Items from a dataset
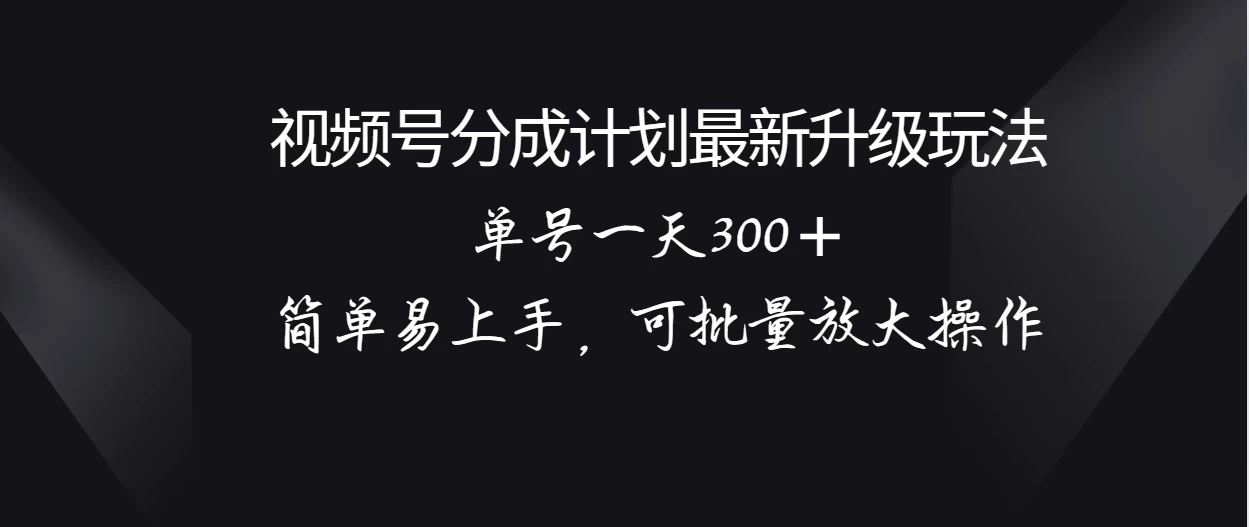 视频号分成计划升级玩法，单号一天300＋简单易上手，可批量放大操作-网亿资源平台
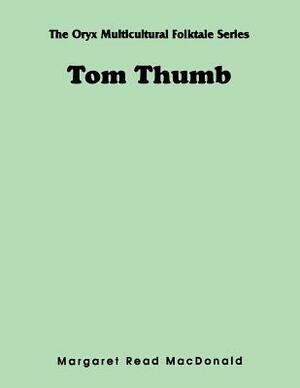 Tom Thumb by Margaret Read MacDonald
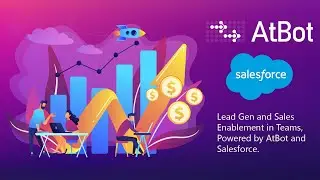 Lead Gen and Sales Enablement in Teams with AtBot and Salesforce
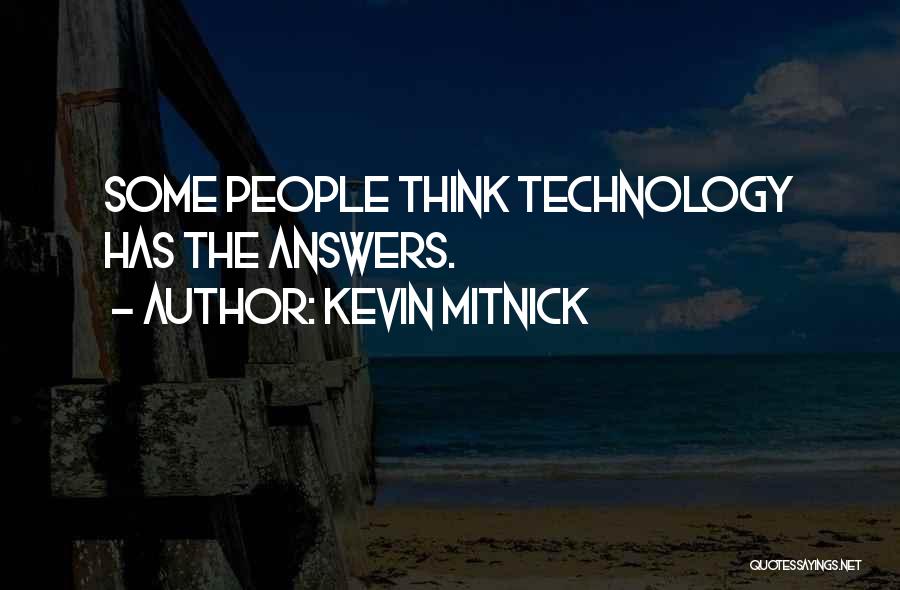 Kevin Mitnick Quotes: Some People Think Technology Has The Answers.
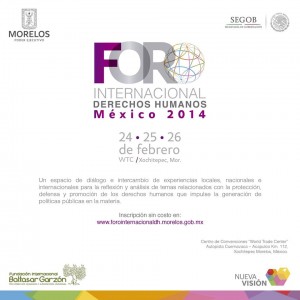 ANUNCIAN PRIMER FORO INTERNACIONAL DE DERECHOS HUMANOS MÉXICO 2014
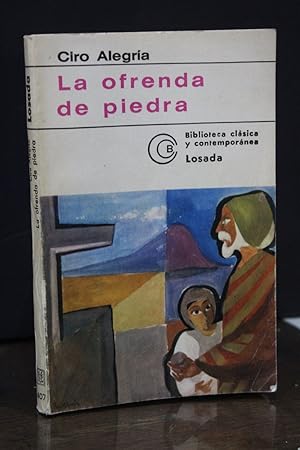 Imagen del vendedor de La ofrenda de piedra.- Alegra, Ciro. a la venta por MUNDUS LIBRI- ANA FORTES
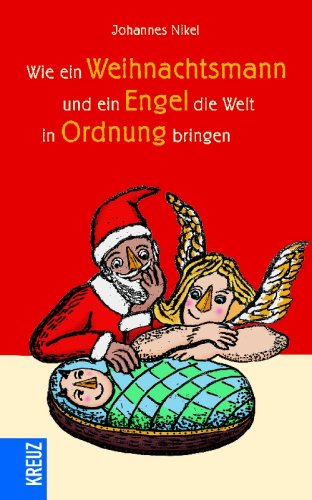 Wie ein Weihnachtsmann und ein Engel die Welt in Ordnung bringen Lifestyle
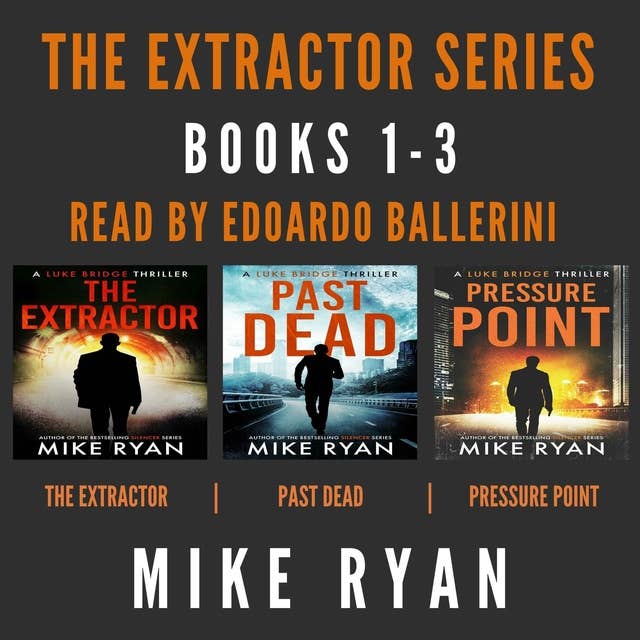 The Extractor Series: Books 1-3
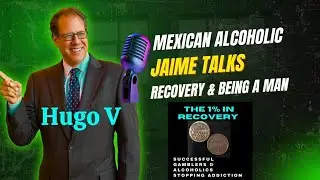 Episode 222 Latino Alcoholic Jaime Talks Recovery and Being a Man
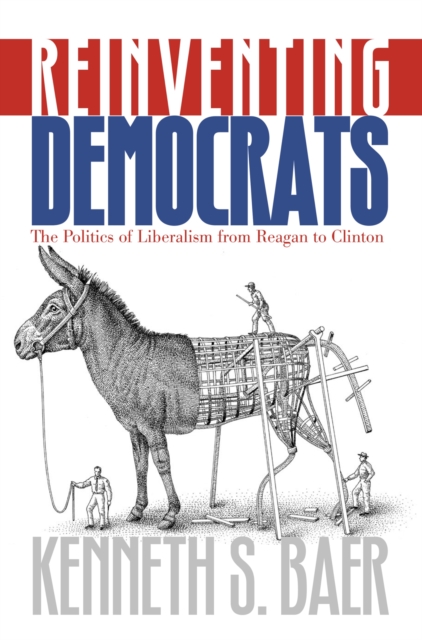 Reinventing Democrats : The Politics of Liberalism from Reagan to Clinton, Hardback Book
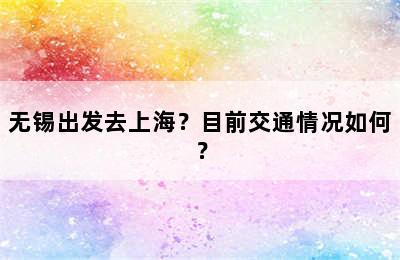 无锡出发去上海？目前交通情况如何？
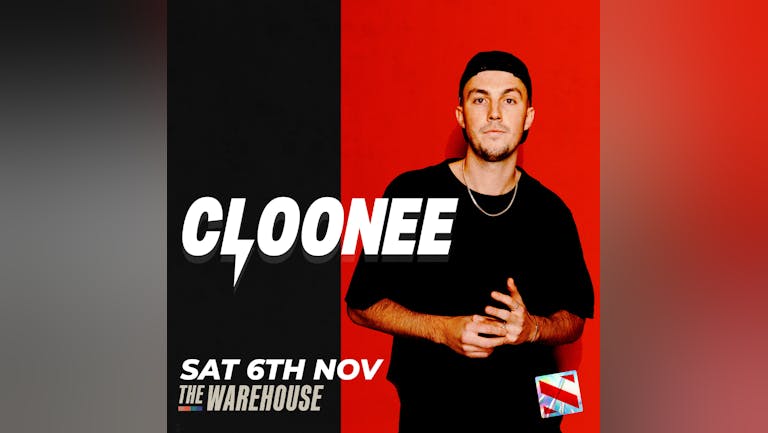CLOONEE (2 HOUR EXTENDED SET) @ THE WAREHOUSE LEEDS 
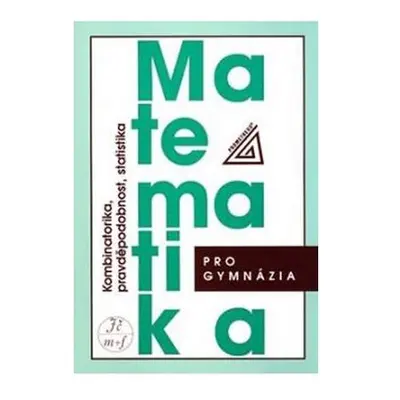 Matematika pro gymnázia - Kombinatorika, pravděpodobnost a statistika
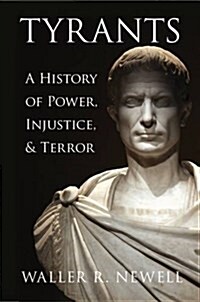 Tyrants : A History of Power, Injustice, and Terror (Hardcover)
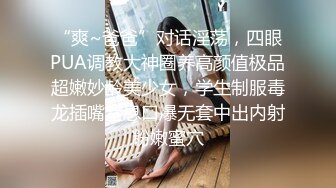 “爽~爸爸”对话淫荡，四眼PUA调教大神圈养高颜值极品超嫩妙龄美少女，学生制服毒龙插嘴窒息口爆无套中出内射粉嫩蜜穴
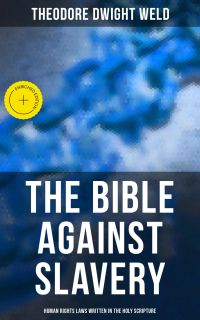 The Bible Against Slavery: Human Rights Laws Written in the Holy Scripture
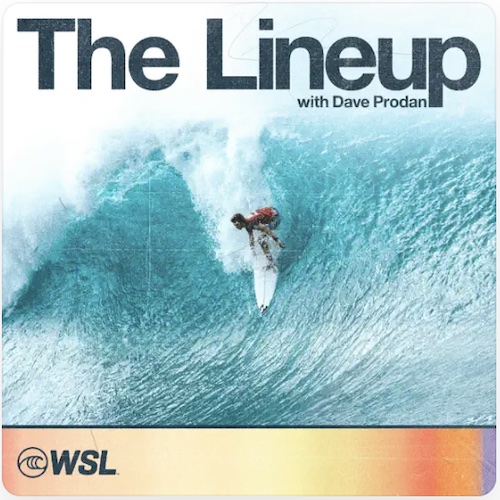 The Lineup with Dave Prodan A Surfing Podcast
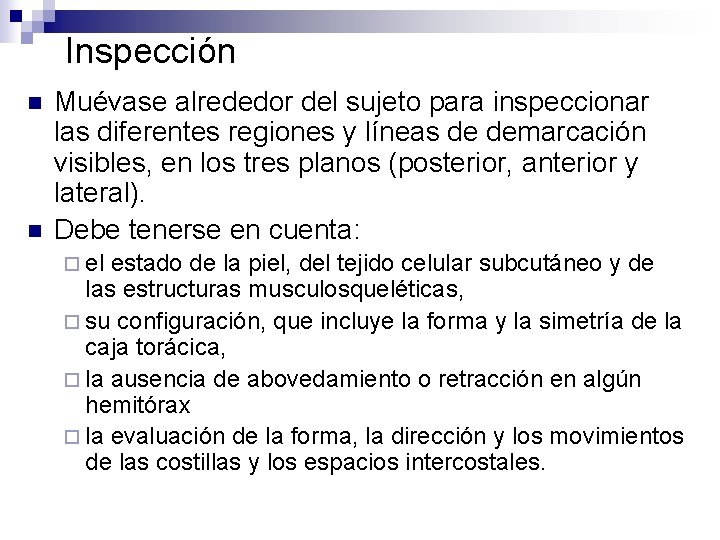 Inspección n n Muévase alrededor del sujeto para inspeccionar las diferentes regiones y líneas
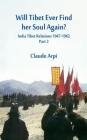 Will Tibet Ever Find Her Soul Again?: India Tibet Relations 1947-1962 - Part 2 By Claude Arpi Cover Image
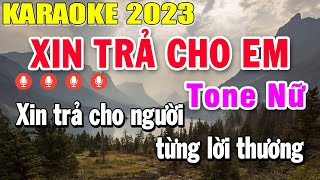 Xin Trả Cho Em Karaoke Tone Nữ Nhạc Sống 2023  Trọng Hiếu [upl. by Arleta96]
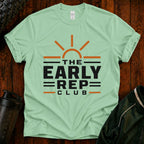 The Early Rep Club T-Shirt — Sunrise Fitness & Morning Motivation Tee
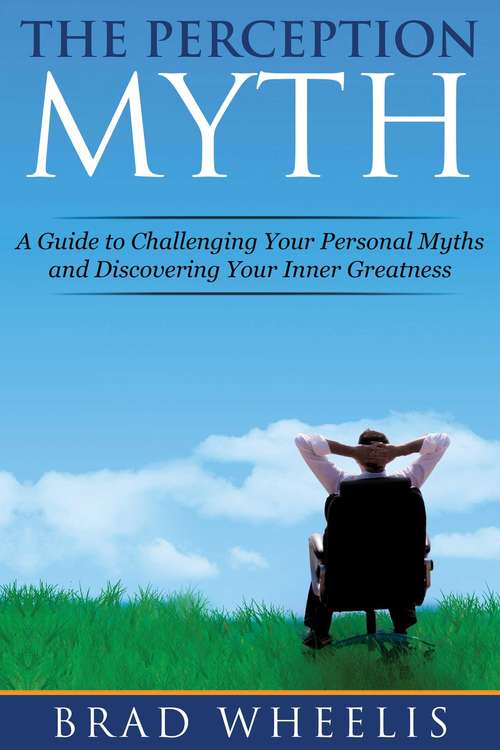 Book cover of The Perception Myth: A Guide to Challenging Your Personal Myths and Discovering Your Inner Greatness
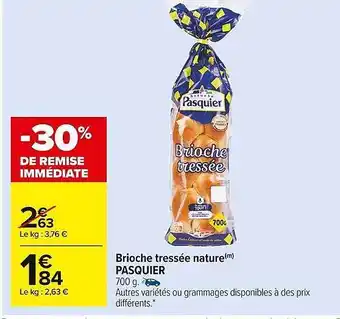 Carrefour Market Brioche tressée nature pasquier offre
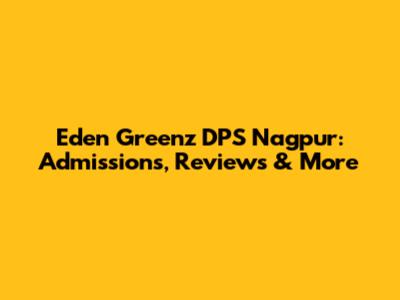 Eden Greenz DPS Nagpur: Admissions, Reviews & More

## Problem statement
Beginning at the line above that contains "CLOONEE (2 HOUR" and going on through the line that contains "The Lineup with", please copy every line exactly, leaving the pictures out and adding nothing.

## Answer area
CLOONEE (2 HOUR EXTENDED SET) @ THE WAREHOUSE LEEDS 
 Matematika pro gymnázia - Kombinatorika, pravděpodobnost a statistika
 Tyrants : A History of Power, Injustice, and Terror (Hardcover)
 “爽~爸爸”对话淫荡，四眼PUA调教大神圈养高颜值极品超嫩妙龄美少女，学生制服毒龙插嘴窒息口爆无套中出内射粉嫩蜜穴
 The Bible Against Slavery: Human Rights Laws Written in the Holy Scripture
 The Lineup with Dave Prodan A Surfing Podcast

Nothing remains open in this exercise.